▸ **Excerpt provided**:
We went to a really expensive restaurant called Pulicci’s, and Zeile, Lillian’s sister, treated me to a big dish of lasagna - A vast improvement over what I would have had for supper. Our waitress specified that we should call her "Sandy the Sea Hag". "That’s what my kids call me..." she told us. Zeile’s friend Myla, didn’t eat anything. She is a Vegan, which is like a super strict vegetarian. There wasn’t anything on the menu she could order. My lasagna was fantastic. Lesson #2... It never pays to be shy!

On another evening, just before sunset, I met a woman on the beach sketching, next to a man playing a guitar. The man played and sang my requests. His name was Cicerly. He too, was a big Stan Rogers fan. I was surprised Cicerly had even heard of Stan. When Kerry was finished with her sketch, she drew my portrait. She did a very good job. Cicerly and Kerry told me they went to the Unitarian Universalists Church, and said... "It’s more like paganism than anything else. Christians think we are satanic, but it’s not like that at all! We are just more in-tune with the earth." I often seek-out others who have spiritual faith. No matter what their religion, I try to understand different people’s beliefs, and why they believe it to be the truth.

A few nights ago, I met a guy at a bonfire named David. He was around my age, and was married with two kids. (I can’t even imagine being married... let alone having two kids. That’s what I call a life sentence...!) What I found interesting about David, and his wife, is that they are Orthodox Catholics by choice, as opposed to being Orthodox by tradition; which means they were raised in an Orthodox family - which they weren’t. I found this odd. I figure most young people would be more likely to tend toward religions that are more up-beat, with less rules. David said that he had been Pentecostal before switching to Catholicism, and added "All that speaking in tongues they do is totally fake... there is no reason for it. I even did it myself. It’s just a show." He told me that the reason why he likes the Orthodox faith, is because, "It’s more reserved and sincere. People shouldn’t be dancing around in God’s house. You have to be respectful ...It shouldn’t look like a party." I didn’t agree with everything thing he said, but I had to respect him for his knowledge of scripture.

August 14, 1997
Arcadia Beach, Oregon, USA.

▸ **Listing**:

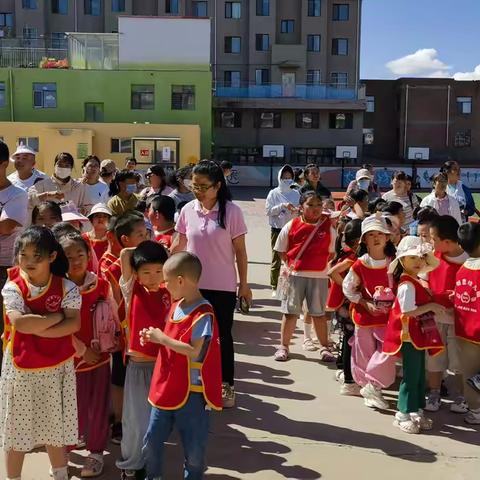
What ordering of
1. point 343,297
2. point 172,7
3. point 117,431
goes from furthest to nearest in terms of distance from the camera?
1. point 172,7
2. point 343,297
3. point 117,431

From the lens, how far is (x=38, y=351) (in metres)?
3.66

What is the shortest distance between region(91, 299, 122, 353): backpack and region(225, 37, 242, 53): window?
5277 cm

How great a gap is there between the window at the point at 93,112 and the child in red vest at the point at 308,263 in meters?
33.7

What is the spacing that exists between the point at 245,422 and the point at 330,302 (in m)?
1.39

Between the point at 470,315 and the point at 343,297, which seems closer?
the point at 470,315

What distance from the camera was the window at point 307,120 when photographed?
50094 mm

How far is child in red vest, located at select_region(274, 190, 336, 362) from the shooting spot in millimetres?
6652

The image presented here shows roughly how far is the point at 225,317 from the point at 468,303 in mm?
1820

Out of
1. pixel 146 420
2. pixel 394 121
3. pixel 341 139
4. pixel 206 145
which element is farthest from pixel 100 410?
pixel 394 121

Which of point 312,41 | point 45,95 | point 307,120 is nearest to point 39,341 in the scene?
point 45,95

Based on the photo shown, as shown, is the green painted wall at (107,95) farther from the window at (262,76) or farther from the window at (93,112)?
the window at (262,76)

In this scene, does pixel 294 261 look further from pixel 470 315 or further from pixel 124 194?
pixel 470 315

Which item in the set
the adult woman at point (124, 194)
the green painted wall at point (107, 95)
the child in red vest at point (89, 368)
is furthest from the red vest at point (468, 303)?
the green painted wall at point (107, 95)

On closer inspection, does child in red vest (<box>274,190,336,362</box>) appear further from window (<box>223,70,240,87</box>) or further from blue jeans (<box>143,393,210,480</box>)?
window (<box>223,70,240,87</box>)
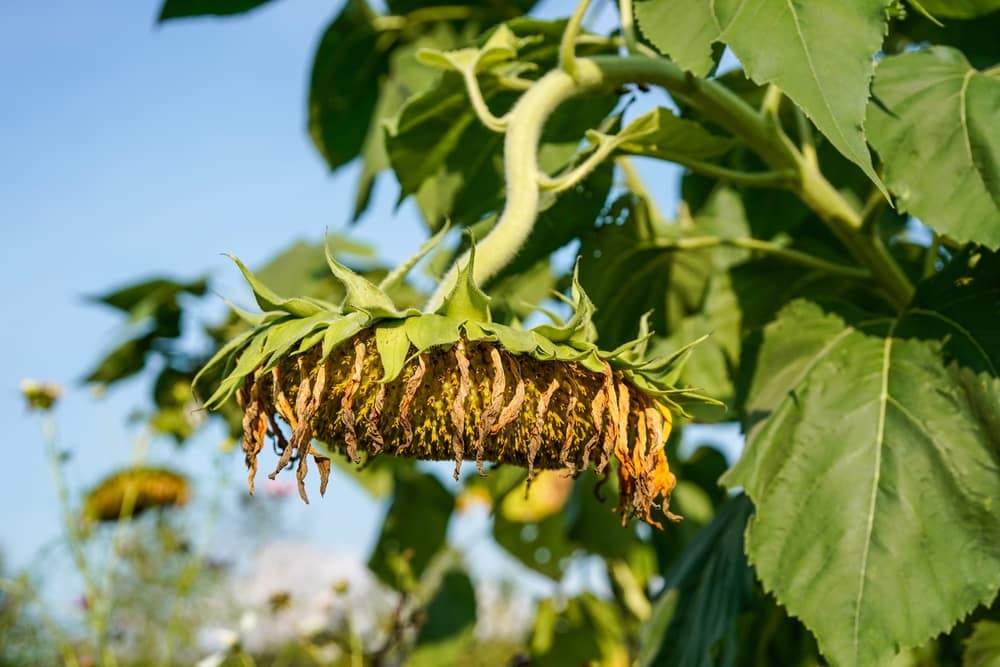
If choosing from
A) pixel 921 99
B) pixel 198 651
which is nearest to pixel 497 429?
pixel 921 99

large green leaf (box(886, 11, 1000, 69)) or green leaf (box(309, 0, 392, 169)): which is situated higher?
large green leaf (box(886, 11, 1000, 69))

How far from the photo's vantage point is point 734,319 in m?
2.20

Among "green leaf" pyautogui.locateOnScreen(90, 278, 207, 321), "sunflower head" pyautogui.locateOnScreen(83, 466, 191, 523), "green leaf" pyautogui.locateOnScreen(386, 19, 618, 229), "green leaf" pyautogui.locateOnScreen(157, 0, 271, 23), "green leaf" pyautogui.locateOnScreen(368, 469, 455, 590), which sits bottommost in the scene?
"sunflower head" pyautogui.locateOnScreen(83, 466, 191, 523)

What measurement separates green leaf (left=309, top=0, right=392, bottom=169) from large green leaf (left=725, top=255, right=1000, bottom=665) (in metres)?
1.65

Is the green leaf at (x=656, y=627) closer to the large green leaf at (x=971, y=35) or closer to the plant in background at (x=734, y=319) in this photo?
the plant in background at (x=734, y=319)

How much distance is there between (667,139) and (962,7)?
0.59 meters

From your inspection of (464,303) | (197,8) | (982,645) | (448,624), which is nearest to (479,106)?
(464,303)

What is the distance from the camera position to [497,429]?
4.02 feet

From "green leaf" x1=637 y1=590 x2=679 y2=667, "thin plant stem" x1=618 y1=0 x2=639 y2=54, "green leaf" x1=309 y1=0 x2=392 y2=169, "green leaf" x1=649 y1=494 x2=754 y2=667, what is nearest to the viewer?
"thin plant stem" x1=618 y1=0 x2=639 y2=54

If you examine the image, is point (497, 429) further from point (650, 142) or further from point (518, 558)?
point (518, 558)

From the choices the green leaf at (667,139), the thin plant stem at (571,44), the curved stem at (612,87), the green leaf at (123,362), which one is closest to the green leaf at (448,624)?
the green leaf at (123,362)

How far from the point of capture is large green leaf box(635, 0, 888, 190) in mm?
1196

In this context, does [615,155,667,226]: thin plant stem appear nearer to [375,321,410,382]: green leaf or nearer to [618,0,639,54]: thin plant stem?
[618,0,639,54]: thin plant stem

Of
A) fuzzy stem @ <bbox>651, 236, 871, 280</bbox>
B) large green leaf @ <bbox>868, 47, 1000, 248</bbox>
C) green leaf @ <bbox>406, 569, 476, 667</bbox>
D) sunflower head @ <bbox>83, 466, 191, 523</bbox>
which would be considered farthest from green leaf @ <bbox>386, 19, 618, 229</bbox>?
sunflower head @ <bbox>83, 466, 191, 523</bbox>
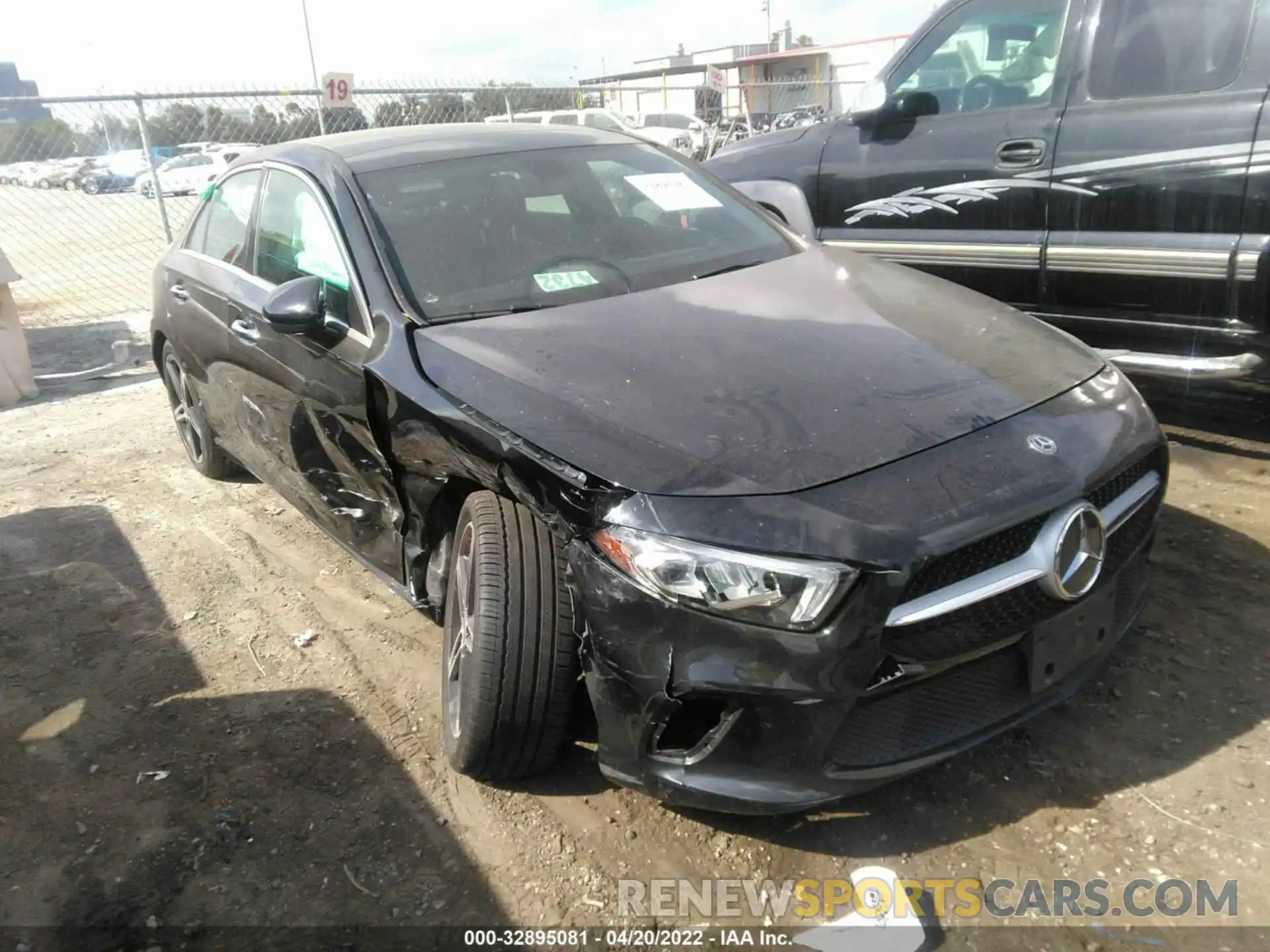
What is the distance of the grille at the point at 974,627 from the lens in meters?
2.04

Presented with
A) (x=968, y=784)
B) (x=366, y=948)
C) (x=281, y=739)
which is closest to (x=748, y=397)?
(x=968, y=784)

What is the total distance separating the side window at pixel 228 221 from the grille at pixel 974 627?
2.97 meters

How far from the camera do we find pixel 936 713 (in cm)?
217

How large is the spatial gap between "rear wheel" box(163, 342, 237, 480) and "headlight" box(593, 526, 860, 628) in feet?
11.1

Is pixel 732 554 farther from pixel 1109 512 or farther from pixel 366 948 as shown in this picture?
pixel 366 948

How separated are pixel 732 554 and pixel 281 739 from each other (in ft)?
5.47

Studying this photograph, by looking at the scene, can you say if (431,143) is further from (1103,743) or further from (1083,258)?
(1103,743)

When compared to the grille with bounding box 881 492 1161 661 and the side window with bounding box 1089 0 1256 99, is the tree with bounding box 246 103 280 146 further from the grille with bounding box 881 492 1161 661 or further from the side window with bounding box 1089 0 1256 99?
the grille with bounding box 881 492 1161 661

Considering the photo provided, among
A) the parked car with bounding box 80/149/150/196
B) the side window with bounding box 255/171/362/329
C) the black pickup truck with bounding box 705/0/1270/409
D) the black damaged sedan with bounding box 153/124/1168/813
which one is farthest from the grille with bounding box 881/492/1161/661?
the parked car with bounding box 80/149/150/196

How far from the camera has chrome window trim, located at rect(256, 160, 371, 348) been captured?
2.93 metres

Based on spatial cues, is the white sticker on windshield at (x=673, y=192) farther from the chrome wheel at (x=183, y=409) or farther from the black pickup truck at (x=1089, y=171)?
the chrome wheel at (x=183, y=409)

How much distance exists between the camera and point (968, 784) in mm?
2506

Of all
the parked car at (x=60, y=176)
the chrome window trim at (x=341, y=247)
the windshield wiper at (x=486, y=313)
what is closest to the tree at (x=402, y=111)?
the parked car at (x=60, y=176)

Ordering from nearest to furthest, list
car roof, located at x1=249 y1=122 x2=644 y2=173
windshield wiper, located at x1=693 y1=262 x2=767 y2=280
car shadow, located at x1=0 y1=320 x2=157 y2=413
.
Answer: windshield wiper, located at x1=693 y1=262 x2=767 y2=280
car roof, located at x1=249 y1=122 x2=644 y2=173
car shadow, located at x1=0 y1=320 x2=157 y2=413
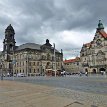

▸ **Objective**:
Continue the journal entry about meeting people at Arcadia Beach, Oregon, picking up after its closing date and place line.

▸ **Answer to this problem**:
My parents, and little bother & sister, have been visiting with me here over the past two days. They had flown to Alberta, Canada, to attend a convention, then they rented a car to drive down here. They camped with me on the beach, we did a bit of hiking, and they helped me shop for supplies. They just left this morning. I was going to leave this morning, as well, but I didn’t have enough time to pack my kayak. I’ll head out tomorrow.

This morning, I also met a young lady on the beach named Cindy. She was sitting on a blanket dealing Tarot Cards to herself. I asked her, "Would you mind telling me what my future holds...?" "Not at all..." she replied, "Sit down. How many cards do you want?" "Seven." I responded. "Before I deal them out... you need to transmit your energy into the cards." She told me. I took the deck, stuck it to my forehead, and hummed softly for a few seconds, before handing the cards back to her. She then laid down my seven cards, one after another on the blanket between us. "I’m new to this..." she told me "I’m still learning what the cards mean, so I’ll need to read from the book."

The only cards I remember her reading were the first and the last. The rest applied to me in many ways, but were very general in meaning. The first card was The Fool. I felt that this card was so specific and appropriate to me and my situation, I’ve copied it word for word.

The Fool...

Beginning -- entering a new phase -- striking out on a new path -- expanding horizons -- starting something new -- beginning an adventure -- going on a journey -- heading into the unknown.

Being spontaneous -- living in the moment -- letting go of expectations -- doing the unexpected -- acting on impulse -- feeling uninhibited -- surprising someone -- feeling carefree.

Having faith -- trusting the flow -- staying open -- letting go of worry and fear -- feeling protected and loved -- living in joy -- recapturing innocence -- believing.

Embracing folly -- accepting your choices -- taking the "foolish" path -- pursuing a "pipe dream" -- being true to yourself -- taking a "crazy" chance -- trusting your heart’s desire.

The Fool lies at the beginning of the Major Arcana, but also somewhat apart from the other cards. In Medieval courts, the court jester was someone who was not expected to follow the same rules as others. He could observe and then poke fun. This makes the Fool unpredictable and full of surprises. He reminds us of the unlimited potential and spontaneity inherent in every moment. There is a sense with this card that anything goes - nothing is certain or regular. The Fool adds the new and unfamiliar to a situation.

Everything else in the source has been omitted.